Standards of Sales Performance

Setting standards of performance requires consideration of the nature of the selling job. In other words, sales job analysis is necessary to determine job objectives, duties and responsibilities, and the like. These, in turn, depend upon selling strategy. In some companies, for example, the key problem is to obtain new customers. The selling of new business requires skills different from those needed in companies whose main problem is that of servicing established accounts (that is, trade selling). Setting performance standards for new-business sales personnel requires different measures from those for trade-selling sales personnel. In companies relying upon dealer sales effort to push the product through the marketing channel, selling strategy calls for the manufacturer’s sales personnel to devote major segments of their time to training dealers’ sales personnel, assisting in the planning and preparation of dealer advertising, and securing “preferred” display space in dealers’ showrooms. Performance standards are designed to measure the performance of activities that the company considers most important.

Some unique sales jobs exist. The mainframe computer “salesperson”, for example, is both a management consultant and a system analyst who is required to know the decision-making approach appropriate to the particu­lar industry or establishment buying the computer. Evaluating the job perfor­mance of a computer salesperson requires standards that measure not only skill in new-business selling but, even more basically, effectiveness as a man­agement consultant and skill as a system analyst. It is important to recognize the nature of the selling job before selecting standards of performance.

Setting sales performance standards requires considerable market knowledge. It is important to know the total sales potential and the portion that each sales territory is capable of producing. Management needs evaluations of customers and prospects from the standpoint of potential profitability for each class and size of account. Marketing intelligence must provide evaluations of competitors’ strengths, weaknesses, practices, and policies. Management must know the selling expenses in different territories. All these items bear on the setting of performance standards, especially quantitative standards.
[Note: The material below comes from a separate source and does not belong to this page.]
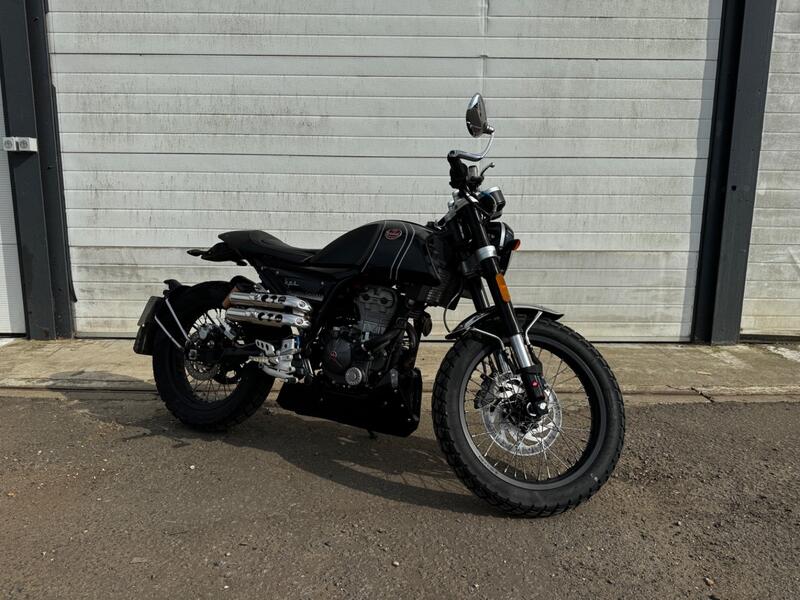 FB MONDIAL HPS125 HIPSTER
Sales management also takes other factors into account in setting performance standards. Sales planning is reappraised to assure that it is the best possible under the circumstances. The policies and procedures being used to carry the personal-selling portion of the marketing program into effect are reviewed for appropriateness. Adjustments are made for the strengths and weaknesses of the individual sales personnel and for the dif­ferences in their working environments. Sales management puts together a combination of sales performance standards to fit the company’s needs, its marketing situation, its selling strategy, and its safes organization.